The decrease in vacancy is allowing landlords to increase asking rental rates, according to the reports. The overall average rental rate in the CBD remained stable in the second quarter at $23.28 per sf and continued to remain stable in the third quarter but there were increases of approximately $1 per sf for trophy buildings in the district. In the early part of the year there was “hundreds of thousands” of space that were either leased or “close to signing” leases in trophy properties in the Central Business District, Hirschfeld says. “As those class A+ buildings have decreased their vacancy, they have ratcheted up their pricing,” he says. Estimated concessions have decreased for the Philadelphia market to about 14.4% for the second quarter from about 15% one year ago, according to Marcus & Millichap’s second quarter report.

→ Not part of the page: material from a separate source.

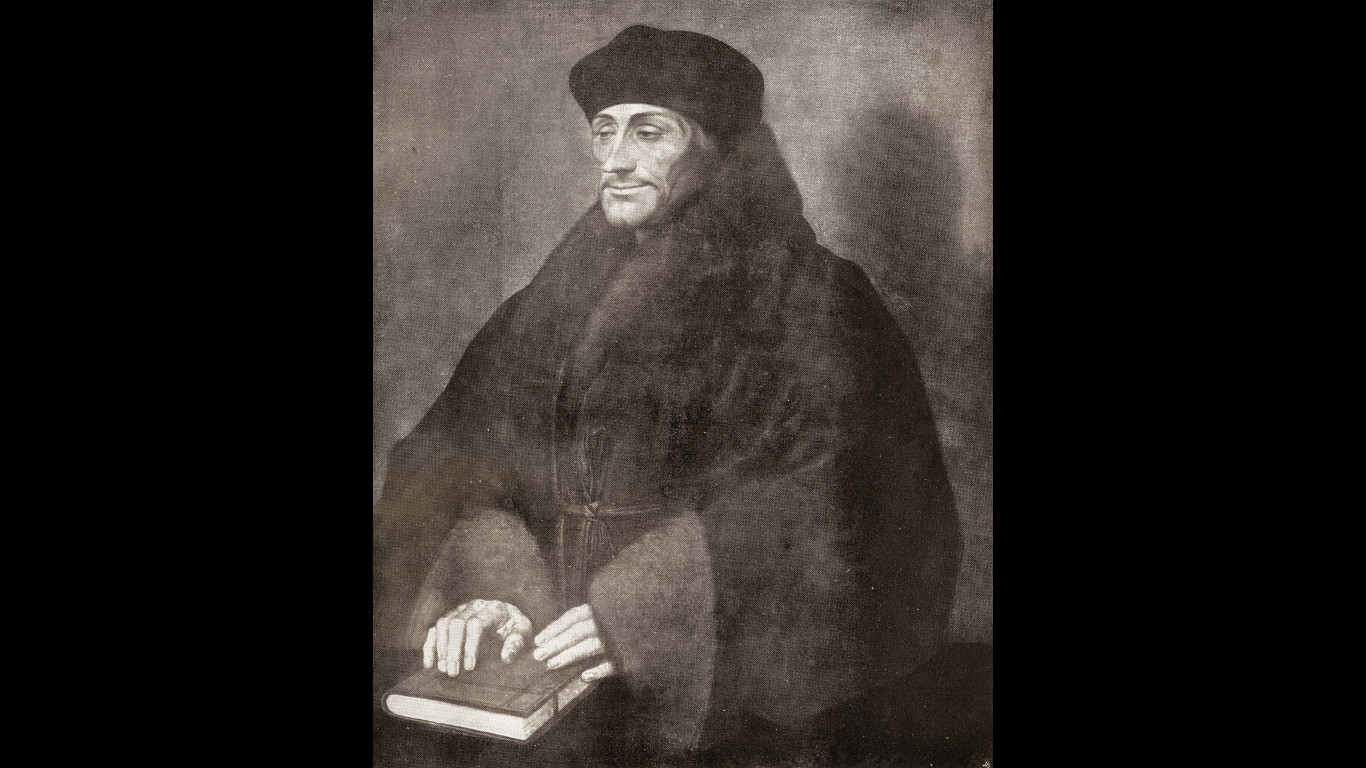 Der Vielschreiber: Erasmus von Rotterdam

There has been an increase in speculative office construction, particularly in the suburban market, according to Cushman & Wakefield’s second quarter report. “Given the healthy dynamics of the suburban market, a number of developers decided that it was worth the risk to do some speculative development,” Hirschfeld says. “That is a real positive sign in the market when we see these developers willing to do that and that has been happening in our suburban markets.” Thus far, deliveries have been partly offset by space being taken offline by conversions to other uses but the increase in construction could cause “pressure” for vacancy and rental rate growth, according to the report from Marcus & Millichap. Approximately 2.4 million sf of office space is scheduled to be completed this year in the Philadelphia market as opposed to nearly one million sf in 2006, according to Marcus & Millichap research.